In de eerste plaats dient een goede leider een effectief leider te zijn. Dat wil zeggen: hij moet mensen inspireren om samen met hem wat tot stand te brengen, iets in beweging te zetten, een spoor na te laten in de wereld. Daarbij moet hij in eigen kring niet zoveel weerstand oproepen, dat hij een tegenbeweging op gang brengt die wat hij heeft bereikt weer te niet doet. Of wat hij tot stand brengt ook iets goeds is, daarover kun je van mening verschillen, want dat is een kwestie van persoonlijke voorkeur. Daarom definieer ik goed leiderschap voorshands als effectief leiderschap.

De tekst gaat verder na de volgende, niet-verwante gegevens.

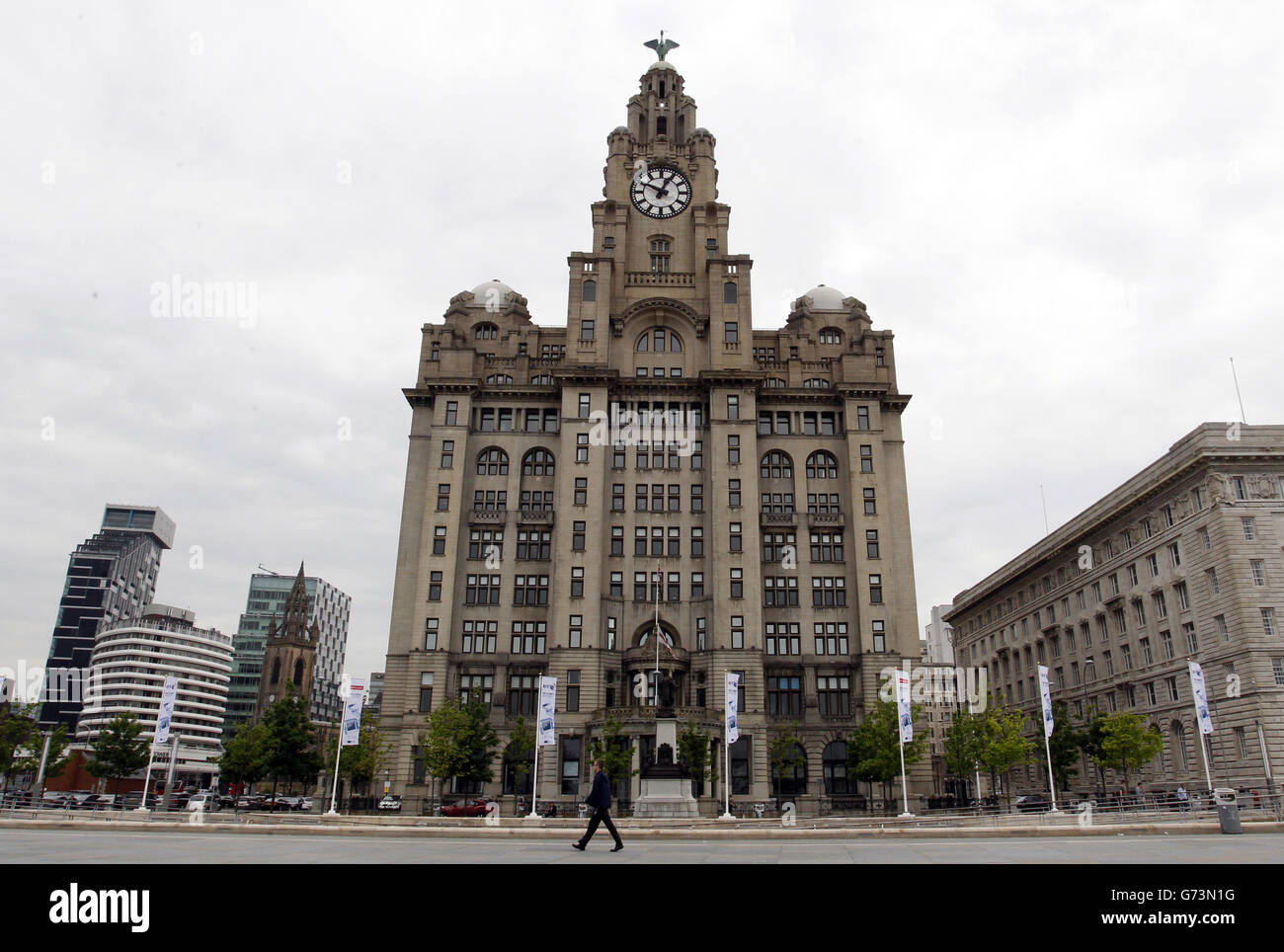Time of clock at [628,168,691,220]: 12:49
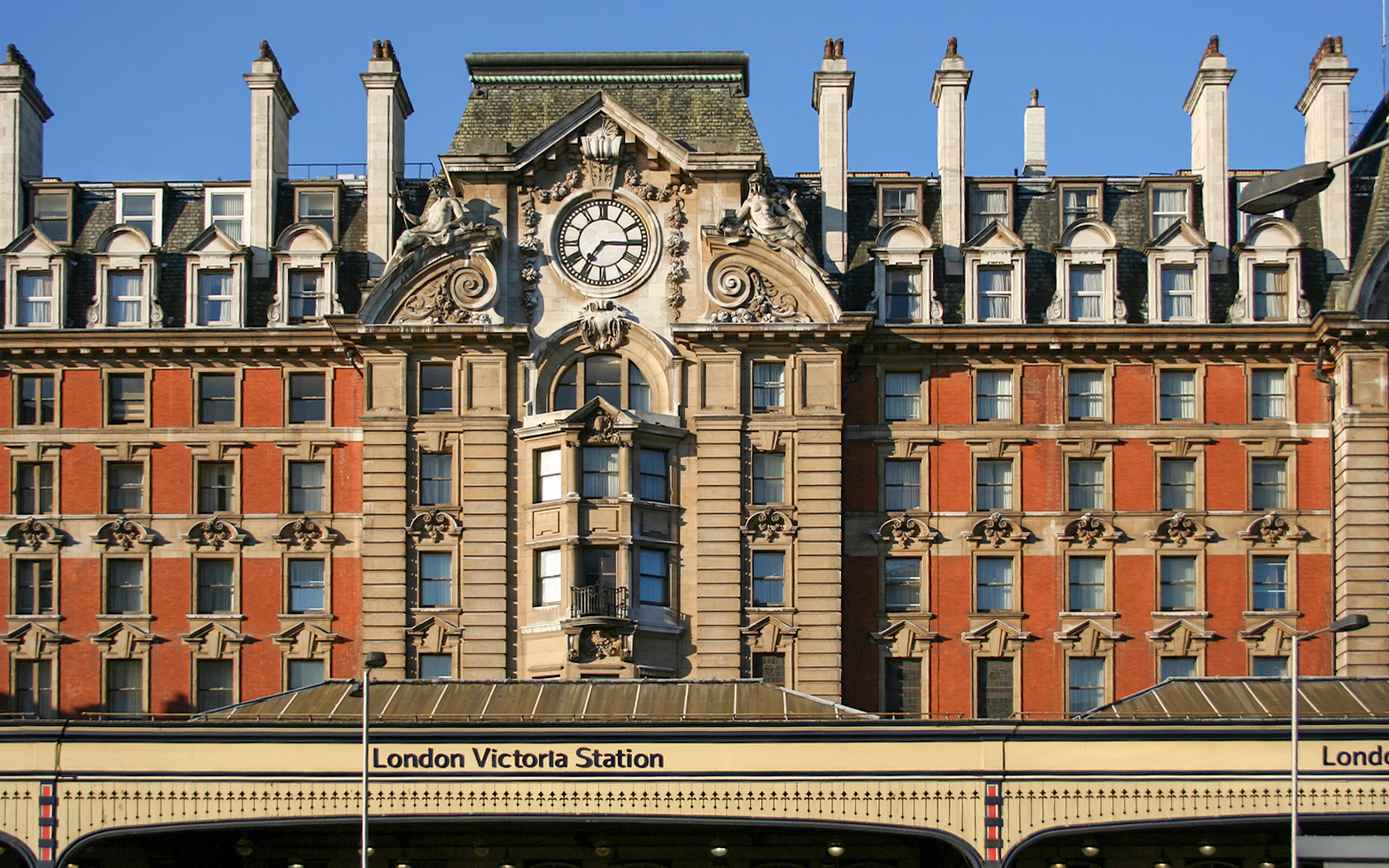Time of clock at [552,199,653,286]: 7:15
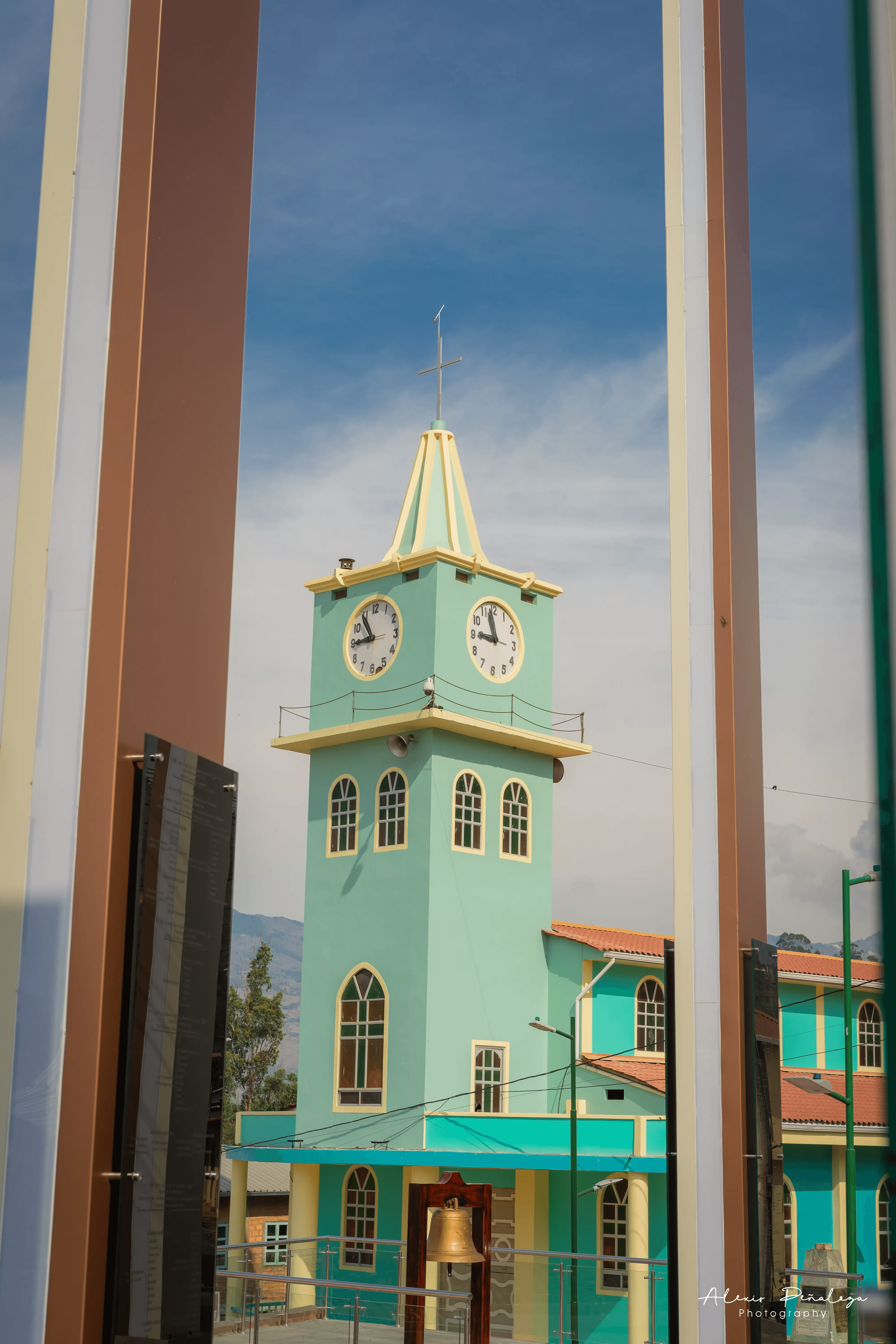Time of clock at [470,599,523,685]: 8:57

Over welke eigenschappen dient een effectief leider te beschikken? Ik zie de volgende als essentieel:

  • Hij moet een duidelijk doel voor ogen hebben, als een uitwerking van zijn ‘hogere’ levensdoel, zijn missie als u wilt. Bij het formuleren daarvan kan hij zich laten beïnvloeden door de ideeën van anderen, maar uiteindelijk moet het zijn persoonlijke doelstelling worden, gebaseerd op zijn diepste overtuigingen. Effectief leiderschap is dus persoonlijk leiderschap.
  • Toewijding. Aan dit doel moet hij zich onvoorwaardelijk committeren. Dat houdt in dat hij zijn leiderschapsactiviteiten belangrijker acht dan wat dan ook – misschien met uitzondering van zijn gezinsleven.
  • Moed. Hij moet de durf hebben een eigen koers te varen, onafhankelijk van wat de omgeving van hem denkt. Hij moet bereid zijn daarvoor persoonlijk risico te nemen. Op grond van deze en de vorige eigenschappen verwerft hij gezag.
  • Veerkracht. Hij moet tegenslag kunnen verwerken en daarna onverdroten willen en kunnen doorgaan.
  • Overzicht. Hij moet het hele veld waarin hij werkzaam is kunnen overzien, en ook nog oog hebben van wat daarbuiten speelt. Dit vraagt dat hij zich goed informeert over wat er in de wereld gaande is.
  • En als laatste, niet de minste eigenschap: hij moet beschikken over contactuele vaardigheden. Als hij goed om kan gaan met de mensen met wie hij samenwerkt is dat goed, maar de contactuele vaardigheden moeten zich met name openbaren in het publieke domein.

Een interessante vraag is of het vermogen tot zelfreflectie een eigenschap is die een effectieve leider moet bezitten. Ik zou zeggen: tot op zekere hoogte. Hij moet zeker genoeg distantie kunnen nemen om zijn eigen gedrag objectief te kunnen waarnemen, maar of hij zichzelf echt tot in zijn eigen diepte moet kennen vraag ik me af.

In het volgende blog wil ik enkele leiders met elkaar vergelijken en kijken wie van hen aan deze minimale voorwaarden voldoet. Tenslotte zal ik de vraag aan de orde stellen waar het allemaal om begonnen is: hebben wij leiderschap nodig of moeten we juist leren het zonder te doen?